彼女はそれを認識すると謝罪の言葉を出すはずだった喉が硬直して、ひゅうひゅうと空気が変に空回りしてしまう。

 

「誰その子?この辺じゃ見た事無いな」「結構可愛くねー」「おい、ちょっと勇気出そうぜ」

 

 男子三人組は古都を見てあれこれ話しているが、今現在パニックを起こしかけている彼女はもう何も耳に入っていないし、今この場の状況を正確に処理することが出来なくなってしまう。

 

「…えーっと怪我とかないか?…てか良かったらちょっとお茶とかど、どう?奢るぜ?」

 

 彼女にぶつかられた三人組の一人の髪を染めた、ちょっとこの夏垢抜けを狙いました的な男が彼女に手を差し出す。

 決して脅したり強要をしているわけでは無いが今の古都には男性そのものが無条件で恐怖の対象となってしまっている状態なのだ。

 

「やっ!」

 

 パン!っと相手の手を反射的に思いっきりはたいてしまう。

 

「なっ…」

 

 相手のその態度に一瞬愕然としてしまう。

 そして直後に後ろにいた二人がクスクスと笑ってしまう。どうやらあっさり振られてしまった男が面白くて仕方ないのだろう。

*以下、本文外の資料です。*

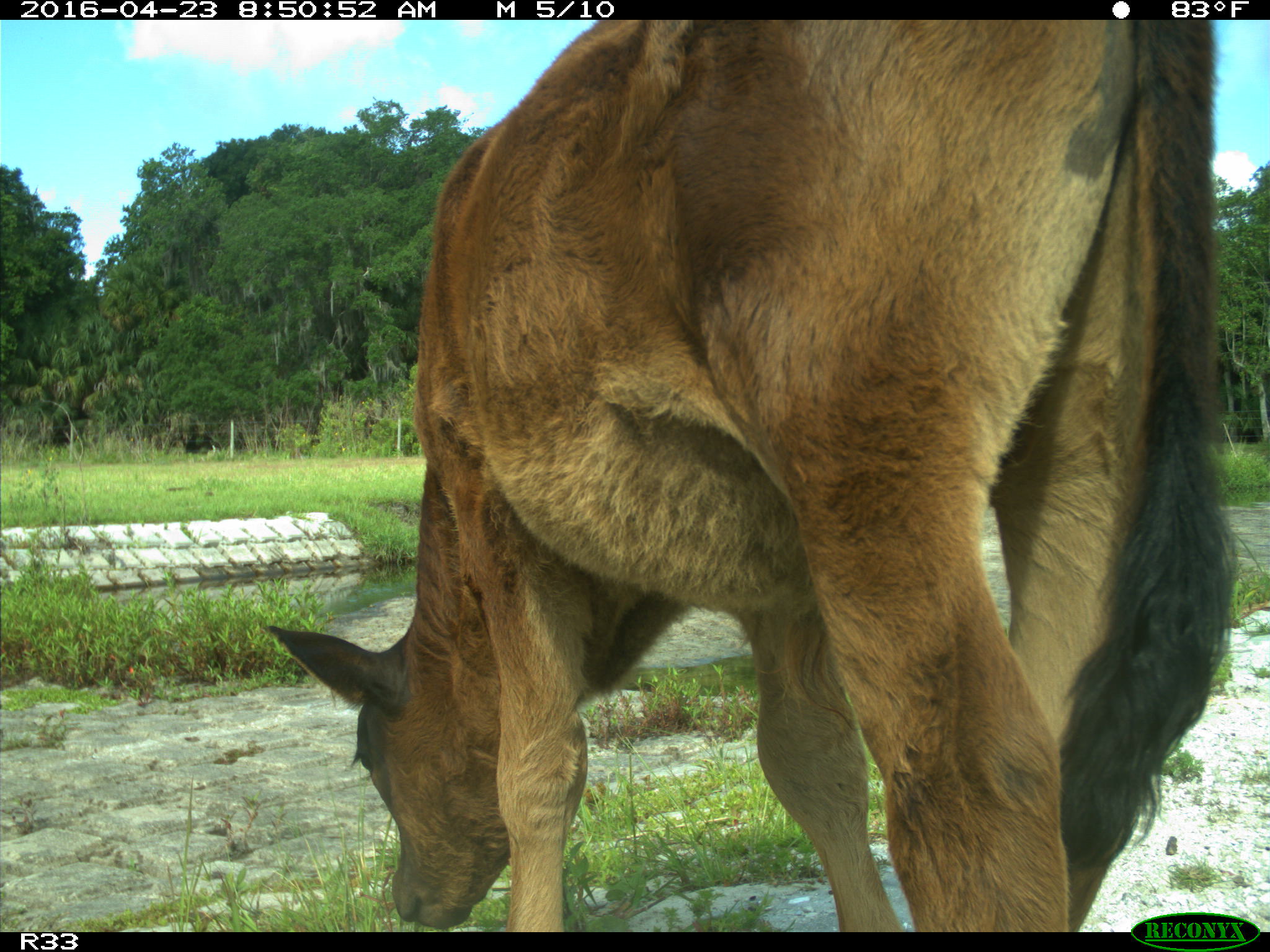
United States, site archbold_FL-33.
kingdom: Animalia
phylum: Chordata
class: Mammalia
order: Artiodactyla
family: Bovidae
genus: Bos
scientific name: Bos taurus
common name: domestic cow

 その事を自覚すると勇気を出したのにあっさり袖にされた事と、友人に笑われてしまっている事の羞恥が同時に怒りという形で彼を襲う。結果、彼の脳は怒りによって熱くなり冷静さを失ってしまう。

 

「こんのっ…!」

 

 反射的にはたかれた腕を相手に向かって振り下ろしてしまう。

 あ、と彼自身もこのままでは不味いと思ったのだが既に勢いがついてしまった腕を止めることが出来なくなっていた。

 

(あ、まず…)

 

 相手の行動に気が付いた時には既に手遅れになってしまっていた。ただ振り下ろしてくるそれを目をつぶってこらえる事しか出来ず殴られるのを覚悟で体をぐっと固くする。

 だが衝撃が彼女の顔を襲う事は無かった。

 

 振りぬかれた拳は突如間に入って来た女性がその体を挺して受け止めたのだから。

 

「いっつ~…!」

 

 殴られた勢いでその女性は地面に倒れこんでしまう。彼女の持っていた大き目の黒いトートバッグも地面に叩きつけられたが、幸いにもチャックをしっかりと閉めていたため中身がぶちまけられることは無かった。

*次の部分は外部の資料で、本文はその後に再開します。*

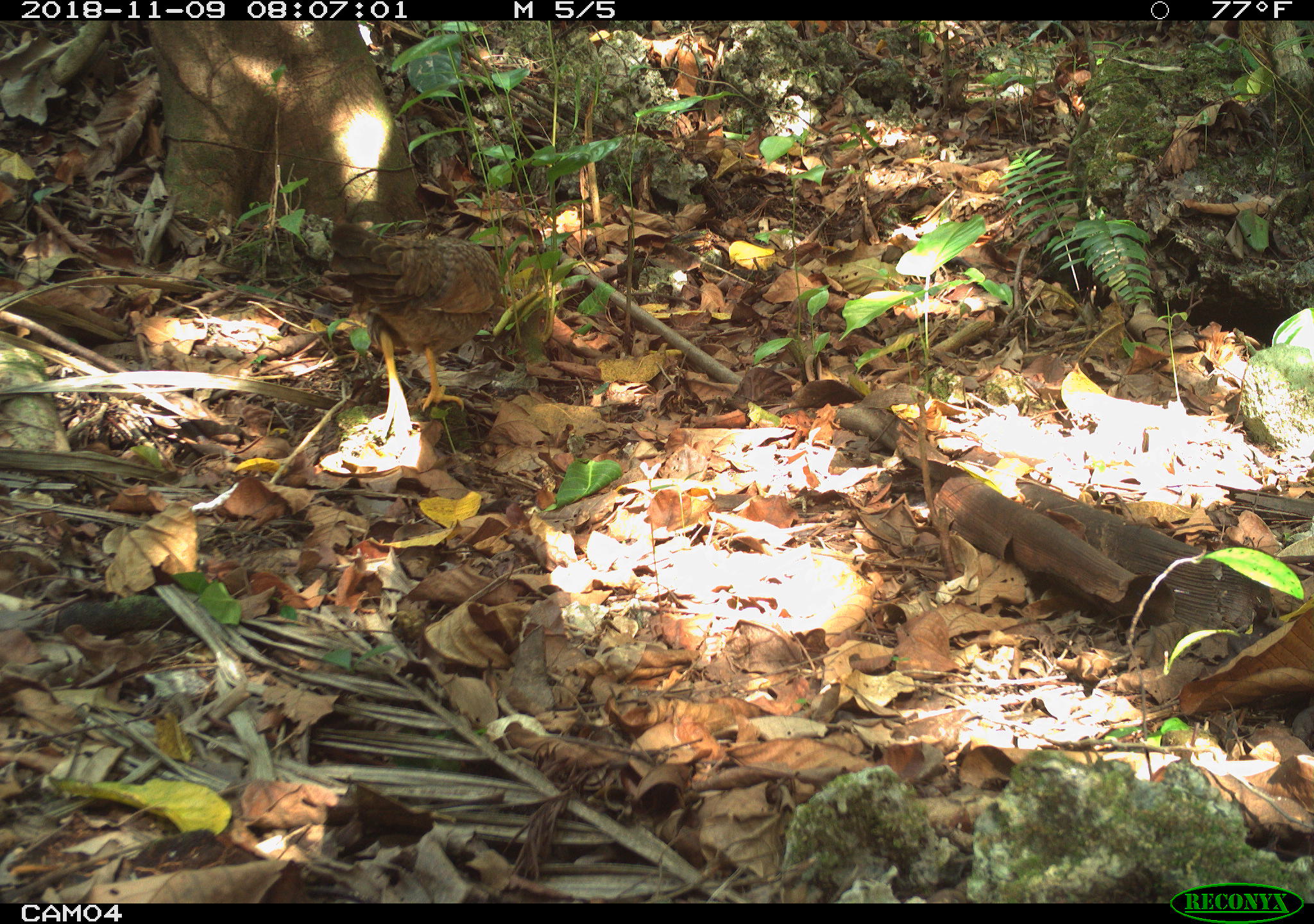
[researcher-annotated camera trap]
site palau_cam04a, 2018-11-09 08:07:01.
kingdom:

 その光景を見て古都と男三人組は呆然としてしまうのだが、最初に動いたのは彼女だった。慌ててハンカチを取り出して相手の介抱をしようとする。

 

「だっ…大丈夫ですか!?」

「んっ…へーき、こんなのかすり傷だよ」

「血が……」

 

 殴られた衝撃で相手の女性は口の中が切れたのか、少量ではあったが口の端から血を流していた。

 相手は間違いなく痛いはずで、殴られた左頬は赤くはれていたがそれでも気丈に振舞っていた。

 相手は茶色の長髪。女性の平均的には低めに分類されるが透き通った声質。そして何より女性にしては百六十センチ半ばほどと高い身長にそして意外とガッシリとしていて大き目の肩幅。

 彼女はゆらりと立ち上がると古都を殴ろうとした相手を睨みつける。見た目美人が気っと睨みつける光景は相手を止めるには十分は破壊力があった。

 その力強い視線を受けて彼は怯んでしまう。

 

「うっ…何だよ…」

「悪い事をしたら謝る!」

「へっ」

 

 何を言われるのか戦々恐々としていたのだが相手の口から飛び出したのはそんな言葉だった。突然の要求に何をどう対応するのが正しいのが分からない彼はこの場でとっさに言い訳をしてしまう。

 

「あ、相手だって俺の手を…」

「うんそれは見てたよ。だからお互いに謝ってそれで終わり」

「えっ……」

 

 だが仲裁に入った彼女はそれも含めてお互いに謝るように言った。そのセリフを聞いた古都もまた小さく驚いた声をあげる。

 

「経緯を全部見てたわけじゃないけど…あなたももっと対応の仕方はあったでしょ?彼ほどじゃないけどもっと上手くやらないと」

 

 古都は男性が苦手だがそもそも他人とコミュニケーション全般がそこまで得意でないため、実のところ相手が女であっても視線を逸らし気味なのだが何故かこの時は素直に相手の目を見て話を聞くことが出来た。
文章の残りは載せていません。